Based on the analysis of a subsample of 100 contracts, the group found that group/system level metrics are very relevant as 37% of the contracts presented at least one group/system level metric. As a second step, the group proposed some improvements to the data model. The first suggestion was to standardise the information that should appear in the field “Outcome Definition”. This suggestion derived from the fact that some contracts have very detailed information and others are very succinct. The second suggestion refers to cases with missing data. Completing the column “Outcome metric target - (Value)” would bring important information about the metrics. However, the variable has a high percentage of missing data. The third suggestion was the inclusion of other options in the column “Unit type of targeted Service users or beneficiaries - (Value)”. At the moment, the two options are individuals or other. The categories “group level” and “system level” could be useful to specify that some metrics try to address system or group changes, rather than individual ones.

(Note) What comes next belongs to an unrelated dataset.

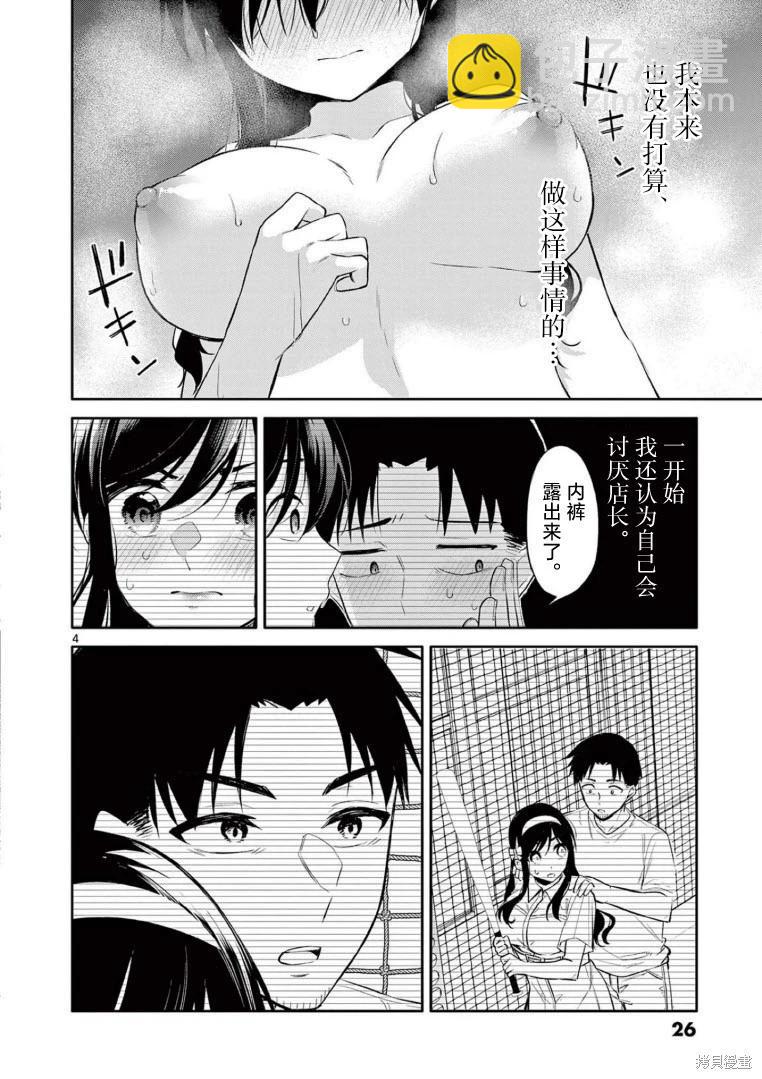 《Bar Flowers》第21话 第4页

Surprise! Our friends at Open Data Services decided to use the opportunity of the Hack and Learn to explore the use of organisations id (org-id) to enrich the insights coming from the Impact Bond Dataset:
When we use the Impact Bond Dataset to look at organisations, we know there are other datasets out there with information that might be of interest. For instance, 360Giving lists data on grants and Open Contracting lists data on outsourcing processes. If those grants or tenders relate to an impact bond, we may be interested in them.
But how can we find them? Well, one way to do so is by looking for organisations involved in impact bonds and seeing if these organisations appear in other datasets. To do this, we need to make sure that organisations in different datasets all use the same IDs. And this is where Org-id comes in - it provides a way to identify organisations by ID numbers they may have been given from various registries. And the INDIGO project, 360 giving, Open Contracting and other data standards all use Org-ids.
During this hack and learn we added Org-ids to some INDIGO organisations and wrote up notes on how to find them. We also looked at some Open Contracting data that was found in previous hack and learns and cleaned it up. At Open Data Services co-op we are also experimenting with a tool to bring org-ids from all these different data sets together, to make it easy to find all the references to an Org-id. For more information, you can read a blog post on Org-id.
We had a great time working together during the two weeks, and are very grateful to all the participants who dedicated time and effort to their challenges, and to our partners who co-hosted the event (INSPER Metricis and Indian Institute of Management, Lucknow). The next Hack and Learn event will be in September 2023. We are looking forward to the next opportunity to get together with the INDIGO community and continue the conversations that we started in this event.
The Hack and Learn is a biannual event hosted by the Government Outcomes Lab and our partners. The event is open to all, and free to attend. We also welcome proposals from external organisations to lead challenges. These are not associated with the GO Lab, and do not constitute a formal partnership with us, but we are happy to provide a platform for those who wish to share learning.